**What you should do:**
Please set down, word for word, the stretch of the items from the line that contains "At what depth" through the end of the items.

====

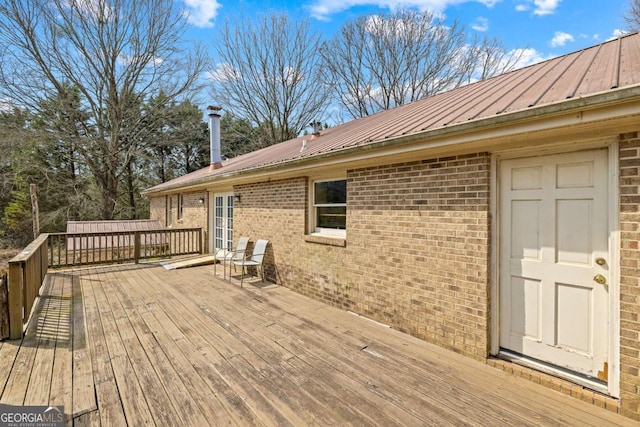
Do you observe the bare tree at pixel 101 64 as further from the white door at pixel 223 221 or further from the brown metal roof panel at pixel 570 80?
the brown metal roof panel at pixel 570 80

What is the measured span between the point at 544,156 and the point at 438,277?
1665 millimetres

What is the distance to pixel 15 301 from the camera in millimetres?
3750

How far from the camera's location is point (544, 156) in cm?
295

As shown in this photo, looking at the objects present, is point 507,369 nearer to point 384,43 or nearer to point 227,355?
point 227,355

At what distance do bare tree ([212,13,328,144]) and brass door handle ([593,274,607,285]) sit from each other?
18.7 meters

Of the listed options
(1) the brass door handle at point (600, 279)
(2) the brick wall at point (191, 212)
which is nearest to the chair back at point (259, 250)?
(2) the brick wall at point (191, 212)

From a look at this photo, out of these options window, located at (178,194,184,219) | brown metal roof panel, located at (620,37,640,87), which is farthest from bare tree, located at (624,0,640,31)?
window, located at (178,194,184,219)

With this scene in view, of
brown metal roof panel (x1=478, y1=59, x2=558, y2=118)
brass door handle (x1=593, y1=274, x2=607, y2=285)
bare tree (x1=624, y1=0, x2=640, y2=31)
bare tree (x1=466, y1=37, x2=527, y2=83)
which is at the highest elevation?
bare tree (x1=466, y1=37, x2=527, y2=83)

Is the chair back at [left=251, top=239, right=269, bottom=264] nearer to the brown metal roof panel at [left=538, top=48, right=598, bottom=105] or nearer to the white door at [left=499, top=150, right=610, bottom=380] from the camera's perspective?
the white door at [left=499, top=150, right=610, bottom=380]

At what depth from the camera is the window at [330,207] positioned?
5203mm

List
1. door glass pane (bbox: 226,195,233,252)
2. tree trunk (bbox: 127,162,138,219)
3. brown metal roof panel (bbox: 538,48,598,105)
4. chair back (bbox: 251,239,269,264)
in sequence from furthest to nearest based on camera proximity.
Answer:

====

**The response:**
At what depth from the camera is the window at [330,207] positioned?
5203mm

List
1. door glass pane (bbox: 226,195,233,252)
2. tree trunk (bbox: 127,162,138,219)
3. brown metal roof panel (bbox: 538,48,598,105)
4. chair back (bbox: 251,239,269,264)
in sequence from furthest to nearest based on camera proximity.
Answer:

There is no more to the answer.